▶ **Work order**: Count the lines of data below that include "level". Provide only the number.
═════ Excerpted records
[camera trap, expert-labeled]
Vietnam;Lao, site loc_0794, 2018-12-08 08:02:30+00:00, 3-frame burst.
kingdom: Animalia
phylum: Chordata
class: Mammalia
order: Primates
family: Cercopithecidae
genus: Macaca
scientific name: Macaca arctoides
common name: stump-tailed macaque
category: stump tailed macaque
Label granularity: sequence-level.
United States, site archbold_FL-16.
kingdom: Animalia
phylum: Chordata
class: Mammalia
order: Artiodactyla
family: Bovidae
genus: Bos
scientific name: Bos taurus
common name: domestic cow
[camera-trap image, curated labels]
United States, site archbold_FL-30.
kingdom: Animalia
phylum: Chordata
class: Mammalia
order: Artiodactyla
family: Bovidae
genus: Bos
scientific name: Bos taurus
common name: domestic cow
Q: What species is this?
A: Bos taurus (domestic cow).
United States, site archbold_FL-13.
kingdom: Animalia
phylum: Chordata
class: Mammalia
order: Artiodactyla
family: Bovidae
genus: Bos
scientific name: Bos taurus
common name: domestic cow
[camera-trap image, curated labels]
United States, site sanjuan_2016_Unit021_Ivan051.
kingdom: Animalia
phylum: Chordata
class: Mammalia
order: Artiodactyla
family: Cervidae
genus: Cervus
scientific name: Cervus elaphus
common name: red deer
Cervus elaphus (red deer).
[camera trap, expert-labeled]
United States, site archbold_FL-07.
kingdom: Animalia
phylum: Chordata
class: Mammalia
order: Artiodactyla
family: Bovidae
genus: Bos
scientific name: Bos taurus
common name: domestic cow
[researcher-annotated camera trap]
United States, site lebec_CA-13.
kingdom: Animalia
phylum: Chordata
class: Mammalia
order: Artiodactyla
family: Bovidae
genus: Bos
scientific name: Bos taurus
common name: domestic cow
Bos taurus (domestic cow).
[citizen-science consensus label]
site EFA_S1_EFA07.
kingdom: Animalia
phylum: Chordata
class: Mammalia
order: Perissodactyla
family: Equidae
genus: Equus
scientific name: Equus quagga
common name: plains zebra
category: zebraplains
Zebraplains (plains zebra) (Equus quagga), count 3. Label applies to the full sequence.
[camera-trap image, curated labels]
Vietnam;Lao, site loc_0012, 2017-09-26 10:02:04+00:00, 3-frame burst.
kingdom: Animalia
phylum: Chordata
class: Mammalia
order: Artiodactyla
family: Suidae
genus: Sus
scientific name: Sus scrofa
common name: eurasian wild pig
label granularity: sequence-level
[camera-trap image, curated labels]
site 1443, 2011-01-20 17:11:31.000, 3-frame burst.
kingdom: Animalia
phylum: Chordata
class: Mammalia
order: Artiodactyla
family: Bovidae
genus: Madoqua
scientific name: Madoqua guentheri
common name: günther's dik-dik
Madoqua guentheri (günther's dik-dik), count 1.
══════════
▶ **Result of this exercise**: 2